Given request - Recast the items, from the line containing "By looking at" through the last line, as a Markdown table with columns No. and Line. Give one row per line, skip blank lines, and omit the pictures.

Records provided -
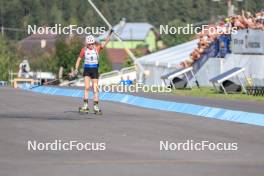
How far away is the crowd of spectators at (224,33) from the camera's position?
4066 centimetres

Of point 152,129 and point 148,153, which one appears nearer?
point 148,153

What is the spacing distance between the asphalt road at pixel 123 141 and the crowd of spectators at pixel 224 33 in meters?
17.1

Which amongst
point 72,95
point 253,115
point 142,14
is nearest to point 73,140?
point 253,115

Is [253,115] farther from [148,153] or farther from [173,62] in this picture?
[173,62]

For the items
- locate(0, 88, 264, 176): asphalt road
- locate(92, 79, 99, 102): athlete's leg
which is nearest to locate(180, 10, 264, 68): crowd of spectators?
locate(0, 88, 264, 176): asphalt road

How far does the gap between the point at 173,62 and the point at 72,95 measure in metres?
25.3

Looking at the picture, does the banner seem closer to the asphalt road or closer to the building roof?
the asphalt road

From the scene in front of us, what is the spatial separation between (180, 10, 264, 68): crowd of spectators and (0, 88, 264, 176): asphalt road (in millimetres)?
17059

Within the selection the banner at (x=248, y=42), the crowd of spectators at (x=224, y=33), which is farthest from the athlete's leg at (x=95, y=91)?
the crowd of spectators at (x=224, y=33)

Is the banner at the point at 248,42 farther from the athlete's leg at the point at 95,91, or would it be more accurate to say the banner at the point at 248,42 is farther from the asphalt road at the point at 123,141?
the athlete's leg at the point at 95,91

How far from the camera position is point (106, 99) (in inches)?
1239

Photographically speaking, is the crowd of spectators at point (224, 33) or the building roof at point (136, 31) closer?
the crowd of spectators at point (224, 33)

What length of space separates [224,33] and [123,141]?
2984 centimetres

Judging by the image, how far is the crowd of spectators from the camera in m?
40.7
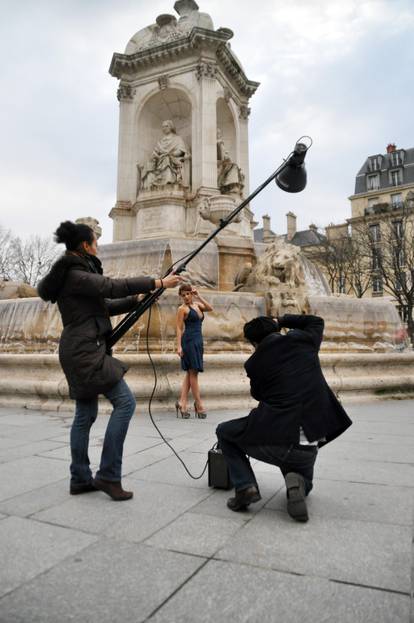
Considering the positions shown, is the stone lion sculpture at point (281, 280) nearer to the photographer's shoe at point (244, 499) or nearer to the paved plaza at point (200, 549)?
the paved plaza at point (200, 549)

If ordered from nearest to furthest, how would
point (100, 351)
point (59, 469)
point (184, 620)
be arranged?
point (184, 620), point (100, 351), point (59, 469)

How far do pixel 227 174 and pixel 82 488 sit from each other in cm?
1296

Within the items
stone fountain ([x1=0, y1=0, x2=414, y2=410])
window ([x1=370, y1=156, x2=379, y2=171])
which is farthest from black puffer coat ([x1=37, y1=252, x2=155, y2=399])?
window ([x1=370, y1=156, x2=379, y2=171])

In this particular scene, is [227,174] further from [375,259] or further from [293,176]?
[375,259]

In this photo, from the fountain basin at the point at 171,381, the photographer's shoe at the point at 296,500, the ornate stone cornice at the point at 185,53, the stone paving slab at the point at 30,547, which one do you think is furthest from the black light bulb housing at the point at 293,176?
the ornate stone cornice at the point at 185,53

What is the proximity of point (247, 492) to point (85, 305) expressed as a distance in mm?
1566

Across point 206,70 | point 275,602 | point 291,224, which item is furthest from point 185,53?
point 291,224

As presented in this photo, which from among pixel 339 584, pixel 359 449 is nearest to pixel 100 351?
pixel 339 584

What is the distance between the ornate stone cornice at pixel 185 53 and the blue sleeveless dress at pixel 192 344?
10.8 meters

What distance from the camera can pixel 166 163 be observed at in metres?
14.1

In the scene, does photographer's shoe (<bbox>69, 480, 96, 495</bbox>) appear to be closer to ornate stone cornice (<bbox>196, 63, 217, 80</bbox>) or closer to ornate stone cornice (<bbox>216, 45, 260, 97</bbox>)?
ornate stone cornice (<bbox>196, 63, 217, 80</bbox>)

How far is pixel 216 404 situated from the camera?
732 cm

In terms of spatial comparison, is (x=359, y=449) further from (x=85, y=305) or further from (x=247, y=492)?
(x=85, y=305)

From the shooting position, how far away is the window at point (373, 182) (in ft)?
192
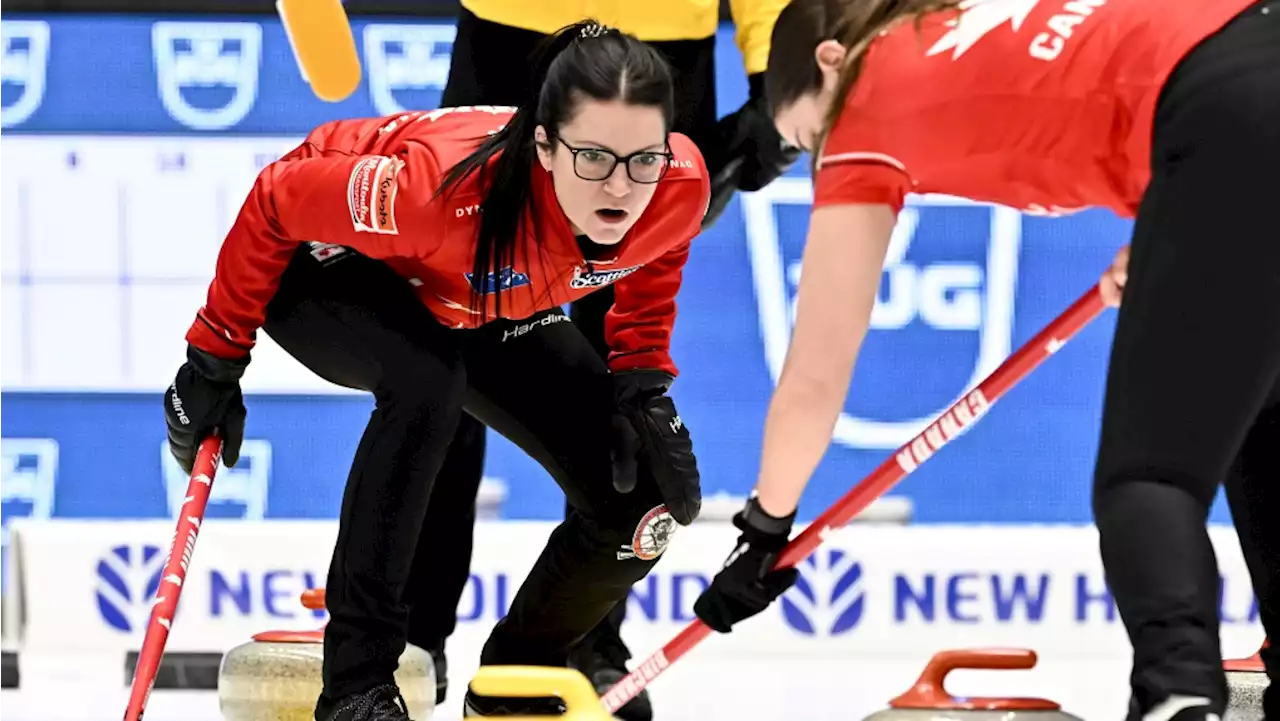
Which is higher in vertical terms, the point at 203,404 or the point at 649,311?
the point at 649,311

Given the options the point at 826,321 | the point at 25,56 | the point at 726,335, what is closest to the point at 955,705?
the point at 826,321

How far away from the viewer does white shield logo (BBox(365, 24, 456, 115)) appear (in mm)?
3795

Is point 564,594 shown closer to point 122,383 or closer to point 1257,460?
point 1257,460

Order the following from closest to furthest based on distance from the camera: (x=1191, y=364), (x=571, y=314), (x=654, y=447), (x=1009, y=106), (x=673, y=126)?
1. (x=1191, y=364)
2. (x=1009, y=106)
3. (x=654, y=447)
4. (x=673, y=126)
5. (x=571, y=314)

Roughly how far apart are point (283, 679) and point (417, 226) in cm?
74

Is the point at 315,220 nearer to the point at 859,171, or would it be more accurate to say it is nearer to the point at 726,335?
the point at 859,171

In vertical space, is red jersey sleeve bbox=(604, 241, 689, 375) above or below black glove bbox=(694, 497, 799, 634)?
above

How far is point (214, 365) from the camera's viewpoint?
8.00 feet

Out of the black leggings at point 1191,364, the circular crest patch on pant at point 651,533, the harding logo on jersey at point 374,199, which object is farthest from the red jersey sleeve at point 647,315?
the black leggings at point 1191,364

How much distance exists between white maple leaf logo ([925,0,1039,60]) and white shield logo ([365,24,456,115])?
2.11 m

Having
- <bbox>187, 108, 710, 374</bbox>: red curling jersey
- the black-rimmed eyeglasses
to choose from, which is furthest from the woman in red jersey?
<bbox>187, 108, 710, 374</bbox>: red curling jersey

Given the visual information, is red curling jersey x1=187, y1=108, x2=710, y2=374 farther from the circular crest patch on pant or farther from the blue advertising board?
the blue advertising board

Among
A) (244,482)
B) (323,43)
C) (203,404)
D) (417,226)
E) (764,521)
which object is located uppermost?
(323,43)

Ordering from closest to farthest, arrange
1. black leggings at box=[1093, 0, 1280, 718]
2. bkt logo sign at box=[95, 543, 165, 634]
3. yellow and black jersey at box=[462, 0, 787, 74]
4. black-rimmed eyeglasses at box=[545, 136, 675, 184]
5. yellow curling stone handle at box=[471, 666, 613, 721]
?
black leggings at box=[1093, 0, 1280, 718] < yellow curling stone handle at box=[471, 666, 613, 721] < black-rimmed eyeglasses at box=[545, 136, 675, 184] < yellow and black jersey at box=[462, 0, 787, 74] < bkt logo sign at box=[95, 543, 165, 634]
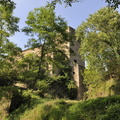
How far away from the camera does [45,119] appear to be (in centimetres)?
950

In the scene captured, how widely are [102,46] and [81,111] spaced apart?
11225 millimetres

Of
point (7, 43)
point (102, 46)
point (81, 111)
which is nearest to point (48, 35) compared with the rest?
point (7, 43)

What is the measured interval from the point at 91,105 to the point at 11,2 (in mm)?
6009

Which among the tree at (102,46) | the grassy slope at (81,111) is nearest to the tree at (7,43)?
the grassy slope at (81,111)

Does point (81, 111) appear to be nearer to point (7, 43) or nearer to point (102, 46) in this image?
point (7, 43)

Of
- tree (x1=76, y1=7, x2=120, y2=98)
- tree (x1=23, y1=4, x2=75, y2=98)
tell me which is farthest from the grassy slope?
tree (x1=76, y1=7, x2=120, y2=98)

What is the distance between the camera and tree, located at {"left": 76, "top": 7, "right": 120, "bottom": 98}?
646 inches

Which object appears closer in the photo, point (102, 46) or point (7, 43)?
point (7, 43)

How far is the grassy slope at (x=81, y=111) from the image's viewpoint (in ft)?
21.5

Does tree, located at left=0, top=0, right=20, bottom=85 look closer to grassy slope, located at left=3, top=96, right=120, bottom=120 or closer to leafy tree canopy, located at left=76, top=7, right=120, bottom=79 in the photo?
grassy slope, located at left=3, top=96, right=120, bottom=120

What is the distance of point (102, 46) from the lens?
17.6 metres

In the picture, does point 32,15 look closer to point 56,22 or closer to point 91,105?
point 56,22

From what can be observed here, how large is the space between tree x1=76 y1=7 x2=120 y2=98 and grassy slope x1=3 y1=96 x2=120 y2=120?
7690mm

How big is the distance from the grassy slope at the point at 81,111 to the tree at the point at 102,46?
303 inches
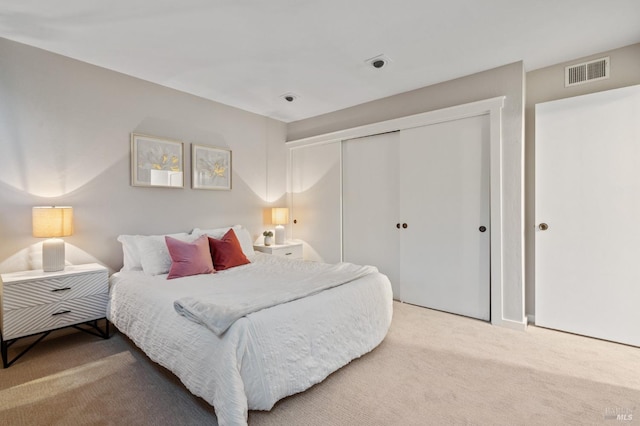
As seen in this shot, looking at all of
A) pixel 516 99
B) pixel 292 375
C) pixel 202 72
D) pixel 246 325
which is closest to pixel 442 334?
pixel 292 375

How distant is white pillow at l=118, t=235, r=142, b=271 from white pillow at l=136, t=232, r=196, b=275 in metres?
0.08

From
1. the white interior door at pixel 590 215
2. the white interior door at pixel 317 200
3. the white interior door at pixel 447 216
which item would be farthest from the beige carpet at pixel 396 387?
the white interior door at pixel 317 200

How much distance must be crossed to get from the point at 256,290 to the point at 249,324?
58 cm

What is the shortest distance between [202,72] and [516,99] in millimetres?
3069

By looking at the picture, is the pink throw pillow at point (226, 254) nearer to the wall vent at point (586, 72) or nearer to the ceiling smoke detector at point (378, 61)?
the ceiling smoke detector at point (378, 61)

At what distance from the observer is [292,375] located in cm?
174

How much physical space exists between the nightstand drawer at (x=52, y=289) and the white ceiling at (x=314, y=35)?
1.95 m

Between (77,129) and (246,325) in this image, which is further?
(77,129)

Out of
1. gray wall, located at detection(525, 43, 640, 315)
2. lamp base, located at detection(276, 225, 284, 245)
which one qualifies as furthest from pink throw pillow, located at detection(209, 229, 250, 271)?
gray wall, located at detection(525, 43, 640, 315)

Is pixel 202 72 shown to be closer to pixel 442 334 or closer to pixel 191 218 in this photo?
pixel 191 218

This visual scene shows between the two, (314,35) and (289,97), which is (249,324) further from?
(289,97)

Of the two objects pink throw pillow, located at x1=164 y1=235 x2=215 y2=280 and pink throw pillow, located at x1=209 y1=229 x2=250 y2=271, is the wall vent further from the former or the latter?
pink throw pillow, located at x1=164 y1=235 x2=215 y2=280

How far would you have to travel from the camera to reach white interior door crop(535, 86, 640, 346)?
8.39ft

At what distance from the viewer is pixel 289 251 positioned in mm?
4309
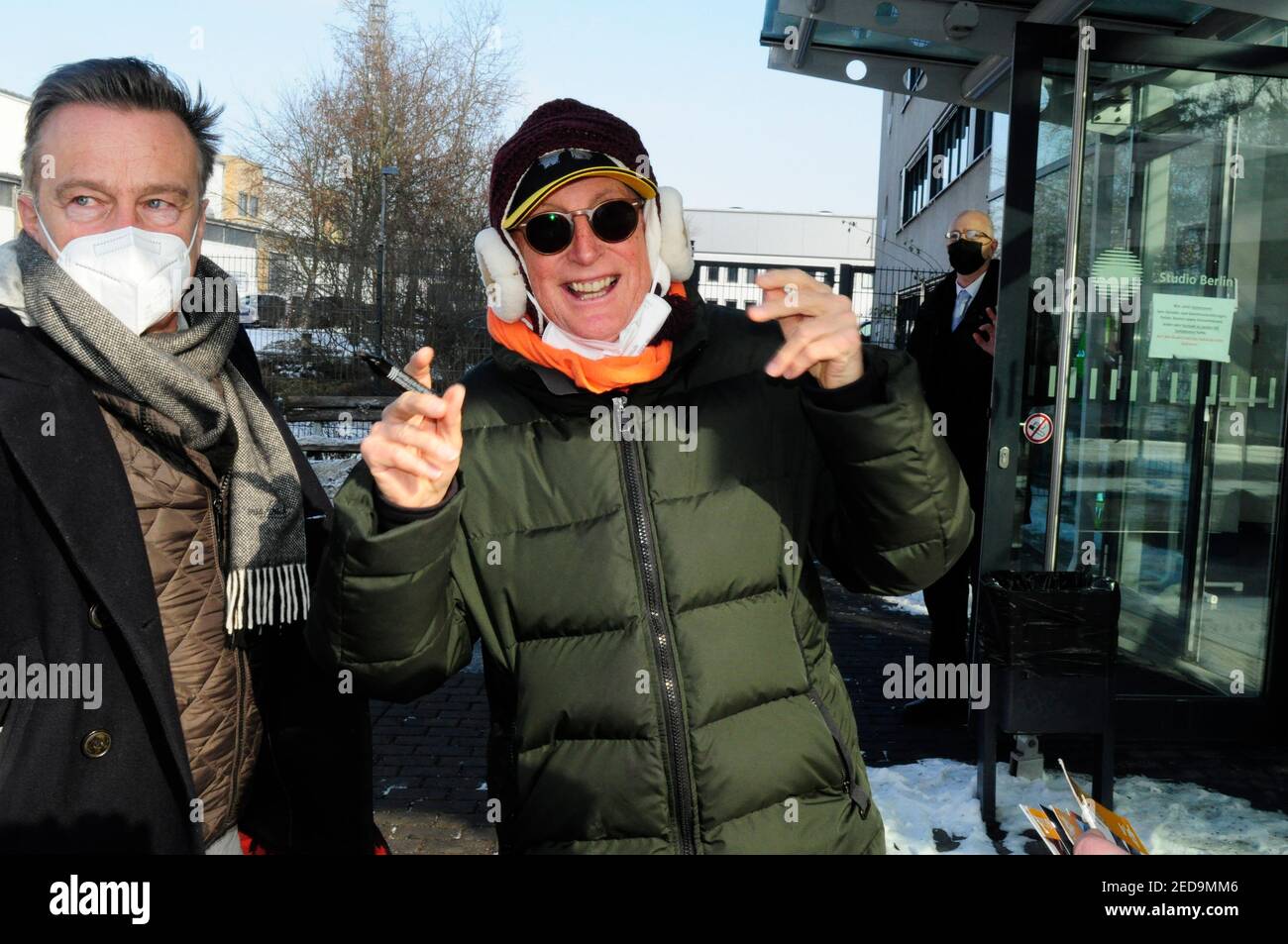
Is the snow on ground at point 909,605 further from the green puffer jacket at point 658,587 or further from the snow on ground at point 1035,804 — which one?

Reply -
| No. | Line |
|---|---|
| 1 | By looking at the picture, is the pink throw pillow at point (226, 254) nearer to the wall vent at point (586, 72) or nearer to the ceiling smoke detector at point (378, 61)? |
| 2 | the ceiling smoke detector at point (378, 61) |
| 3 | At what distance from the observer is [292,375] located in cm? |
| 4 | 174 |
| 5 | How much physical space exists between the nightstand drawer at (x=52, y=289) and the white ceiling at (x=314, y=35)? |
| 6 | 1.95 m |
| 7 | Between (77,129) and (246,325) in this image, which is further? |
| 8 | (77,129) |
| 9 | Out of |
| 10 | 1. gray wall, located at detection(525, 43, 640, 315) |
| 11 | 2. lamp base, located at detection(276, 225, 284, 245) |
| 12 | which one qualifies as furthest from pink throw pillow, located at detection(209, 229, 250, 271)? |
| 13 | gray wall, located at detection(525, 43, 640, 315) |
| 14 | Is pixel 202 72 shown to be closer to pixel 442 334 or closer to pixel 191 218 in this photo? |
| 15 | pixel 191 218 |
| 16 | This visual scene shows between the two, (314,35) and (289,97), which is (249,324) further from? |
| 17 | (289,97) |
| 18 | Of the two objects pink throw pillow, located at x1=164 y1=235 x2=215 y2=280 and pink throw pillow, located at x1=209 y1=229 x2=250 y2=271, is the wall vent further from the former or the latter? |
| 19 | pink throw pillow, located at x1=164 y1=235 x2=215 y2=280 |
| 20 | How far would you have to travel from the camera to reach white interior door crop(535, 86, 640, 346)? |
| 21 | 8.39ft |
| 22 | At what distance from the viewer is pixel 289 251 positioned in mm? |
| 23 | 4309 |
| 24 | Is the snow on ground at point 909,605 further from the green puffer jacket at point 658,587 or further from the snow on ground at point 1035,804 — which one? |